In an age of broadband Internet, i-cafes, and wireless access, many New Haven business owners, including at bars and restaurants, said they seek to attract Yale students and downtown businesspeople by offering free WiFi.

Richter’s Café, which plans to introduce free wireless Internet for its customers next month, will soon join a growing list of local New Haven businesses that provide free WiFi. Despite the cost, most business owners are providing the service for their customers because they feel it’s the right thing to do.

Dieter von Rabenstein, the owner of Richter’s, said he wanted to add WiFi after he noticed more customers bringing in their computers to do work. For him, it was not an issue of competition.

“[Richter’s] is not a place like Starbucks … where WiFi is very important,” he said. “It’s more of a convenience for our customers.”

But, he said, having WiFi may be good for business as well. “Obviously,” he said, “they may come here instead of somewhere else.”

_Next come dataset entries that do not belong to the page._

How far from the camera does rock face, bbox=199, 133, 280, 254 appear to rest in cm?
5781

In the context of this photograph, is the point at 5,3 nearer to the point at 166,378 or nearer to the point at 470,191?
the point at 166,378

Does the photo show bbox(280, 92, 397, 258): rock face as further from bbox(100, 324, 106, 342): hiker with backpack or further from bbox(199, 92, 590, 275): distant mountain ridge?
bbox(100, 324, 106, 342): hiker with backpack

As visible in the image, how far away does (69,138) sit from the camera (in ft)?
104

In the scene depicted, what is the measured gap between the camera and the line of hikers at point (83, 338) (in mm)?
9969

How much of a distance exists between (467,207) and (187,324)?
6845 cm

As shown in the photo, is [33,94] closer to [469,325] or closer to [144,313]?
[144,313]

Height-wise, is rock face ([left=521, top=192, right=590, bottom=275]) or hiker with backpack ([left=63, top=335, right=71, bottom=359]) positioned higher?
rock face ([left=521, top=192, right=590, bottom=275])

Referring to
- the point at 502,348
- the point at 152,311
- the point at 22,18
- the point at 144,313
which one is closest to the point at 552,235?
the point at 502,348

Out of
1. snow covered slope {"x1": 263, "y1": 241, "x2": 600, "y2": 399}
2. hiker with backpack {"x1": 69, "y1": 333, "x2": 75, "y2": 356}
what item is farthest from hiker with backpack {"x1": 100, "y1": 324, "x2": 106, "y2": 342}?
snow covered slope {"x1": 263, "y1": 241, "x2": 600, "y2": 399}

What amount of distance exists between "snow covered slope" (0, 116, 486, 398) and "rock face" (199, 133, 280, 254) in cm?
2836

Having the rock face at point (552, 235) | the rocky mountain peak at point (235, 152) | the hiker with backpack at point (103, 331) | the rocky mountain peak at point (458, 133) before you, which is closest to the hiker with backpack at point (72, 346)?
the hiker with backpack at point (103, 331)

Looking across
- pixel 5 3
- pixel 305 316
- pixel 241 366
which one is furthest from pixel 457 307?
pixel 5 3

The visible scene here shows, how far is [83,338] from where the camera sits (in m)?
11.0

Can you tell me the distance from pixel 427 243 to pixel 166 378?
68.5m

Indeed, many local businesses have introduced wireless Internet access since the technology became popular. The concert venue and bar Firehouse 12 has provided wireless Internet since it first opened in 2004.

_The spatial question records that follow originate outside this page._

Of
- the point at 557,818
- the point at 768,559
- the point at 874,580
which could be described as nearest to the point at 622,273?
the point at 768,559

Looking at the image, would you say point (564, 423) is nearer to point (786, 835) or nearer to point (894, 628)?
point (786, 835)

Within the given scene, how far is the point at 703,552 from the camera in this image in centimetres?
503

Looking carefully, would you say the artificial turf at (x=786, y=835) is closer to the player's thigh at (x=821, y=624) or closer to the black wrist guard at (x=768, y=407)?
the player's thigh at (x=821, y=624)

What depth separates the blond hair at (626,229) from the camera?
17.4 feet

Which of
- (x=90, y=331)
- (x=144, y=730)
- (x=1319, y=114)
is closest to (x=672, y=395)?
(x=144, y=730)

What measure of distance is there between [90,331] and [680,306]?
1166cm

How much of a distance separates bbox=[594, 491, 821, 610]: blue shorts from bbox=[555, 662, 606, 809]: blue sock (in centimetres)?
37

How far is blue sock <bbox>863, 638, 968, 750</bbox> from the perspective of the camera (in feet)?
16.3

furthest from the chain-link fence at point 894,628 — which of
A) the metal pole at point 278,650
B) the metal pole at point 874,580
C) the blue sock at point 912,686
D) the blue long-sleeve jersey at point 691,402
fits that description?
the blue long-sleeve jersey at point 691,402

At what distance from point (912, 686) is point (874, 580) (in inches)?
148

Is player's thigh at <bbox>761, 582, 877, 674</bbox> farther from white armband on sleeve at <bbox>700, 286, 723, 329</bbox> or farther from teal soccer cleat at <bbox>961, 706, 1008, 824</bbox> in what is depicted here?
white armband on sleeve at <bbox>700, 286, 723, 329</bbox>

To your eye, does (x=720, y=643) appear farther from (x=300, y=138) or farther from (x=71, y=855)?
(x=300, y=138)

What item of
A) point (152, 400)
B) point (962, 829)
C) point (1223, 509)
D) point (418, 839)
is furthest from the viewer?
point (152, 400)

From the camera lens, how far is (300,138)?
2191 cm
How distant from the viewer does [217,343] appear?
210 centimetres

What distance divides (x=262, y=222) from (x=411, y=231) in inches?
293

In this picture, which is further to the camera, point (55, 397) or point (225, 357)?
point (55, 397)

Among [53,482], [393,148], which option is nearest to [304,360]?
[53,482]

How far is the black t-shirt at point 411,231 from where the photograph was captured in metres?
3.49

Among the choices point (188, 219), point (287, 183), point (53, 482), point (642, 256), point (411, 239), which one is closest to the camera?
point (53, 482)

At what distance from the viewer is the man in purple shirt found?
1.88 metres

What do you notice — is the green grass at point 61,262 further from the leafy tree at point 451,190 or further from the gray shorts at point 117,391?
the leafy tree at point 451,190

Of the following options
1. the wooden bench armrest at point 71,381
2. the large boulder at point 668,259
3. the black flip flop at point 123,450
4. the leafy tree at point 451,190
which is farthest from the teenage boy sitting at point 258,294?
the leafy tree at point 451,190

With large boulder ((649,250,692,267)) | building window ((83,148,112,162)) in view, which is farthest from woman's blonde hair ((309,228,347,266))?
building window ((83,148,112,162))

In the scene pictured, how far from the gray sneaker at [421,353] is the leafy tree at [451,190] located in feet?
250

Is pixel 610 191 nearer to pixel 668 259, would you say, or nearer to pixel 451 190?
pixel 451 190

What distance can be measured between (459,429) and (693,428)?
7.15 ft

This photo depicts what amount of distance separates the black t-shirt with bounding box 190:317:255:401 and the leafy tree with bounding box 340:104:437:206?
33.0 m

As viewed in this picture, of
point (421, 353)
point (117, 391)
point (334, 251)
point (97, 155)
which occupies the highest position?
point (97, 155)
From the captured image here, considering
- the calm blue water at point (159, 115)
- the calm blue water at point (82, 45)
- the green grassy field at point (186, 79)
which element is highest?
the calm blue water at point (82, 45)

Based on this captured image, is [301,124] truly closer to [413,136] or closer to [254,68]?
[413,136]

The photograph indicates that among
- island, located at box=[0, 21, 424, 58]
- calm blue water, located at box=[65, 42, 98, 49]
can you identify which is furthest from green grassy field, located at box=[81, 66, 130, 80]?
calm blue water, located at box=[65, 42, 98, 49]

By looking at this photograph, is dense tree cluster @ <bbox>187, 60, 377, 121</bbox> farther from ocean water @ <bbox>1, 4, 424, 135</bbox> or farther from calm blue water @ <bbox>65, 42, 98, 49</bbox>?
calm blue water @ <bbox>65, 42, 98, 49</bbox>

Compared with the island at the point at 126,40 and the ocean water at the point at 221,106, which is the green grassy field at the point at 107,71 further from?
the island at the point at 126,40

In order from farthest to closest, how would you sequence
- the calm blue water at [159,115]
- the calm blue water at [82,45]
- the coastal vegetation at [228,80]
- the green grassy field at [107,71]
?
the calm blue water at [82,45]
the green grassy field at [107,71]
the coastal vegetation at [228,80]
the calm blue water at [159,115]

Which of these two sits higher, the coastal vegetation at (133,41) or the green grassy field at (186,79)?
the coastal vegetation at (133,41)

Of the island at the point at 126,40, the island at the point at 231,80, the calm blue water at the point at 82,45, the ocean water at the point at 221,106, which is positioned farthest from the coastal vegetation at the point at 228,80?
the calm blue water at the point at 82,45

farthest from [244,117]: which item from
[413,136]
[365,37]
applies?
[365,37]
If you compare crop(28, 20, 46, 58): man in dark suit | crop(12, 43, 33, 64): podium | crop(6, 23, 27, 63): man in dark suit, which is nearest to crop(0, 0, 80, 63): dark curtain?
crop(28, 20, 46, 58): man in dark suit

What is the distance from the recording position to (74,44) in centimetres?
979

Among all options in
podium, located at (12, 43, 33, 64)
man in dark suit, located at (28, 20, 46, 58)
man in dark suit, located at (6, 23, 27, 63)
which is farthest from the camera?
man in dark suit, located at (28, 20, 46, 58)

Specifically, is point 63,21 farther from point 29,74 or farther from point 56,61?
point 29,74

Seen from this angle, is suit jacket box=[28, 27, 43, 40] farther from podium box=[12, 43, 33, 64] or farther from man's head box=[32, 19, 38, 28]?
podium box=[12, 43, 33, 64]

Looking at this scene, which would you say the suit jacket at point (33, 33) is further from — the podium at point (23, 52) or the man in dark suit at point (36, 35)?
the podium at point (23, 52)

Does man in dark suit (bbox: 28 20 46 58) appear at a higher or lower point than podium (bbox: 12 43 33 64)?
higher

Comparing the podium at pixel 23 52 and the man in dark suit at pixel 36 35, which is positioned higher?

“It was sort of a no-brainer,” Dan Fine, Firehouse 12’s concert producer, said.

While he admits free WiFi does not draw in “a lot” of customers, Fine said it has increased the number of people who stay for happy hour by attracting people earlier in the afternoon.

But not all local business are experimenting with wireless Internet. Although Dunkin’ Donuts offers free WiFi at select shops, the location on Chapel Street does not have wireless Internet. Cashier Jackie Ferraro said most people make their purchases to go. She said she does not see the value in adding WiFi since customers rarely sit down, even during the weekend.

And an employee of the bar Keys to the City at Caffé Bottega, who declined to give his name, said it did not make sense for the bar to provide wireless Internet access.

“We’re a nighttime restaurant,” he said. “I don’t think the dinner crowd brings in laptops.”

Even though not all Yale students interviewed feel that WiFi is a necessity at local cafes, many said they appreciate it.

“I think cafes with WiFi definitely draw in the college crowd,” Dorothy Kwok SPH ’10 said.

Others felt it a matter of necessity.

“WiFi should be a requirement,” Cole Wheeler ’13 said. “Its a terrible distraction, but it’s also useful for productivity. There are times when I could do nothing without the Internet.”